I think , I figured why STAN was giving me that error. Here is the correct code. Let me know, what you think.
cheers

data {
int<lower=0> N; // Number of data items
int<lower=0> P; // number of predictors in regression
matrix[N, P] X; // matrix for regression
vector[N] Y;
int<lower=0> dhb_id[N];// dependendent variable in main regression
}

parameters {
real alpha; // Intercept of the main equation
vector[P] beta;
real<lower=0> sigma;
real<lower=0> taur;// Error standard deviation
real<lower=0> lambda;
vector<lower=0>[N] u;
vector [N] r; // to extract random effects
}

// The model to be estimated.
model {
alpha ~ normal(0, 5);
beta ~ normal(0, 5);
sigma ~ normal(0, 0.001)T[0,];
taur ~ normal(0, 0.001) T[0,];
lambda ~ normal(0, 0.001)T[0,];

Y ~ normal(alpha + X*beta -u + r[dhb_id], sigma);
for (i in 1:N) {
u[i] ~ normal(0, lambda)T[0,];
}
r ~ normal(0, taur);

}

generated quantities {
vector[N] eff;
eff = exp(-u);
}

EXERCISE REQUIREMENTS: Decide whether each statement agrees with the Stan post above, answering yes or no and quoting the words of the post that settle it. 1. The intercept alpha gets a normal(0, 5) prior. 2. The vector u is declared without a lower bound. 3. The generated quantities block sets eff equal to exp(-u).

EXERCISE DATA:

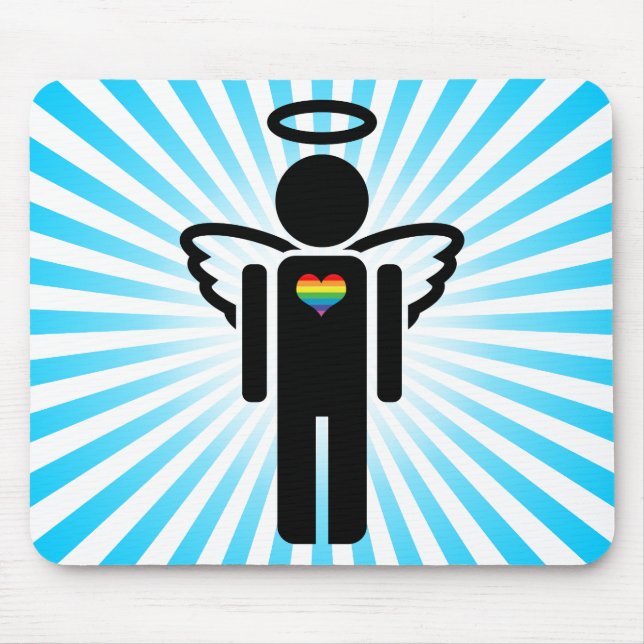angelicon. mouse mat (Front)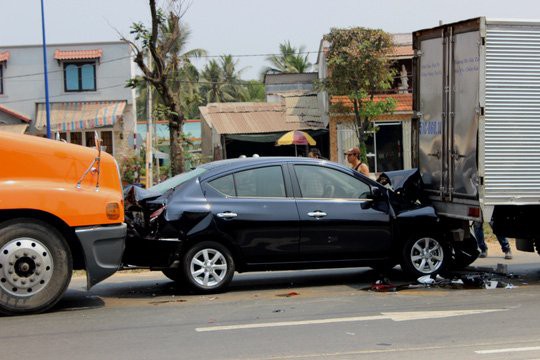 Không giữ khoảng cách an toàn là nguyên nhân hàng đầu gây tai nạn.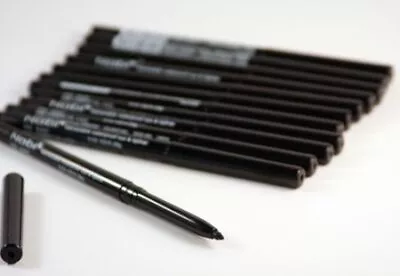 12pcs Nabi Retractable Waterproof Black Eyeliner (Wholesale Lot) • $15.18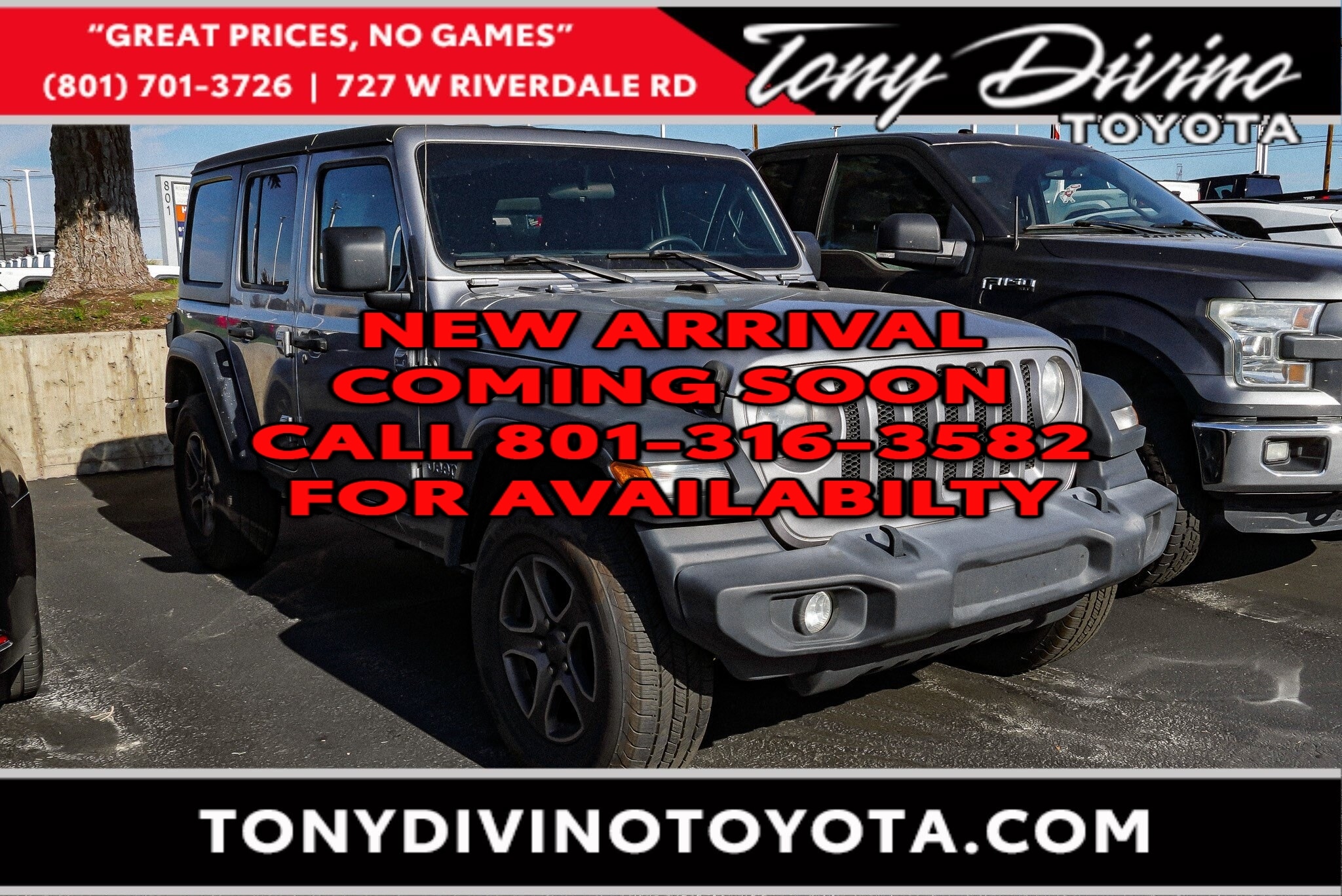 2018 Jeep Wrangler Sport S's photo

OUTPUT OF THE TASK:
1. Yes: "alpha ~ normal(0, 5);"
2. No: "vector<lower=0>[N] u;"
3. Yes: "eff = exp(-u);"